Summary and Contributions: This paper proposes a method for modelling behavioural data in learning tasks. The paper is built upon the framework proposed in reference 19, and adds a learning element to the framework to enable deterministic changes in the learning weights. ================== post rebuttal ============================== The authors have mentioned that they will add the results regarding the first concern below to the final version, which would be great, thank you! For the second concern I still think the question of one vs two learning rates can be answered just by fitting the learning rules. Based on this I haven't changed the score.

Strengths: The paper is well-prepared, clearly written and the results are interesting. The mathematical framework is also novel to my knowledge, and can inspire model developments in other areas of computational modelling of decision-making.

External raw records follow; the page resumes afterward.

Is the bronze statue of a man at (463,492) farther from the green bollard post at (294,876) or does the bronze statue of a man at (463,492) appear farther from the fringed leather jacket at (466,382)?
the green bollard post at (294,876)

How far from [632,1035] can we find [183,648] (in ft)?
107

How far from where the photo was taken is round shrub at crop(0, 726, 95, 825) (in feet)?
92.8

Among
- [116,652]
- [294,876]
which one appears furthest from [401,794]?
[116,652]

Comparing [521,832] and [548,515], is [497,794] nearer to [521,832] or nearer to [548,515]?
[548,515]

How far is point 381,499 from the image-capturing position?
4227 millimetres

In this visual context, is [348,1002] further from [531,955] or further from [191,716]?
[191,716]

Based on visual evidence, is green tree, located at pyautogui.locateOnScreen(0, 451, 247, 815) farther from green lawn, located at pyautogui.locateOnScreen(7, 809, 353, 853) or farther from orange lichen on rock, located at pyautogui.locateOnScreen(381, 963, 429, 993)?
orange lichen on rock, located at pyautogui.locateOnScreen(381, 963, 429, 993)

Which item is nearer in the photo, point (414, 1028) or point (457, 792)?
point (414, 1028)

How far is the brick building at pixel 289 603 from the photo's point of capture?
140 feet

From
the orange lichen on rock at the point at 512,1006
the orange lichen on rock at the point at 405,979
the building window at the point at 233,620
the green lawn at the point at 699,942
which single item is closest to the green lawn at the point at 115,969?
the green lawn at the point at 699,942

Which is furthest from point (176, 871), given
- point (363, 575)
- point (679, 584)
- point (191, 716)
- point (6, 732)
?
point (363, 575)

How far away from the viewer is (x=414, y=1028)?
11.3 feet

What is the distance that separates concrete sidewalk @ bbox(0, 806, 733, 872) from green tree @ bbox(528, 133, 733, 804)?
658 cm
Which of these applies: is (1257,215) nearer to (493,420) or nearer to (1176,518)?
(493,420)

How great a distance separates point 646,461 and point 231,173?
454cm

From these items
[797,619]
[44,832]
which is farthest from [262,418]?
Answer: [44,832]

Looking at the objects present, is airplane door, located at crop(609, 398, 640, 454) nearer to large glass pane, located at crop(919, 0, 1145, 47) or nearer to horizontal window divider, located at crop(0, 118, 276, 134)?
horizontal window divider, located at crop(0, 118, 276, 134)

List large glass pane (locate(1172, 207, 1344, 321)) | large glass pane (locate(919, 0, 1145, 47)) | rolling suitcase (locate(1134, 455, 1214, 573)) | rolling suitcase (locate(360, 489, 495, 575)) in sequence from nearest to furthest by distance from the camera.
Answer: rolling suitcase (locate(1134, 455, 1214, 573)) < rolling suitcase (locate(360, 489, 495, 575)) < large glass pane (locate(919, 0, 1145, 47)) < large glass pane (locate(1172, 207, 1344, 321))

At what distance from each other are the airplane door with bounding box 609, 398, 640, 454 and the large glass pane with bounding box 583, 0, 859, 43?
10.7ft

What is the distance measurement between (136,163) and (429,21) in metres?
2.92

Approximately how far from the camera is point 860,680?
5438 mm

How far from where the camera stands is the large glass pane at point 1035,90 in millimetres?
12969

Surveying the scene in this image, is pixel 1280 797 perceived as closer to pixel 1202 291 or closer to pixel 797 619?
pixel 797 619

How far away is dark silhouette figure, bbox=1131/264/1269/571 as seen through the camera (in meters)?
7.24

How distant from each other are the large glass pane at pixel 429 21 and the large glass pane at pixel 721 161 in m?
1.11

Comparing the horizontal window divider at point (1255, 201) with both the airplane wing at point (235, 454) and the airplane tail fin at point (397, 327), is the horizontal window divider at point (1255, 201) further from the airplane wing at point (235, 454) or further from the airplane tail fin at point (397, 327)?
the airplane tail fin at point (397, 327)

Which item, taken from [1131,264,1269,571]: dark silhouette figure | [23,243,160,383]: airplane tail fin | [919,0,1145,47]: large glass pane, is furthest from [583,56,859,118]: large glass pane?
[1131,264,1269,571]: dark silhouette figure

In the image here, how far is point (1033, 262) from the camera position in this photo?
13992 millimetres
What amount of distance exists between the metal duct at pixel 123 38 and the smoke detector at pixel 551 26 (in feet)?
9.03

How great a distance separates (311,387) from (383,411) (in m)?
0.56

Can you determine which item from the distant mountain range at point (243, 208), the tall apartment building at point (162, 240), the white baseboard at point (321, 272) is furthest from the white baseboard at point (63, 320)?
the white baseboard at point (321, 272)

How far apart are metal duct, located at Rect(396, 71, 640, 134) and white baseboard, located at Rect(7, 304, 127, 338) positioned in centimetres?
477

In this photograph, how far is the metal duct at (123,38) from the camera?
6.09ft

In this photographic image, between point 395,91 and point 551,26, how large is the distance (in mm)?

Weaknesses: 1- Given the huge number of parameters in the model O(KT), it is important to see how the model performs compared to a baseline learning model *without* the noise. That would be, using ‘v’ in equation (1) instead of ‘w’ and comparing the obtained model in terms of AIC with the models presented in Figure 4c,d. From figure 3g it seems that the role of noise is negligible and there is not much benefit in using the full model beyond the learning rule (‘v’). 2- Whether the weights are updated using one or two learning rates could also be investigated by just fitting the learning rules (only using ‘v’ in equation 1) with different numbers of learning rates to the data and looking at their fit. Based on this, It is unclear to me what would be the insight about the animals’ behaviour that we have gained using this model that we couldn’t obtain from fitting just learning rules to the data.

Correctness: Yes

Clarity: Yes

Relation to Prior Work: Except for the addition of learning term (v), the computational framework is the same as the one in reference 19. This similarity, however, is NOT currently clear in the paper. I still think the contribution of the paper is sufficient, but it is essential that the authors be upfront about this similarity and make their contributions and ref 19 clear.

Reproducibility: Yes

Additional Feedback: In Figure 6d, it seems that the positive gap between the learning component of bias and the inferred trajectory systematically increases over time. Does it imply that the model lacks a time-dependent \beta parameter to absorb this variance? (similar to the logic presented in lines 175-178).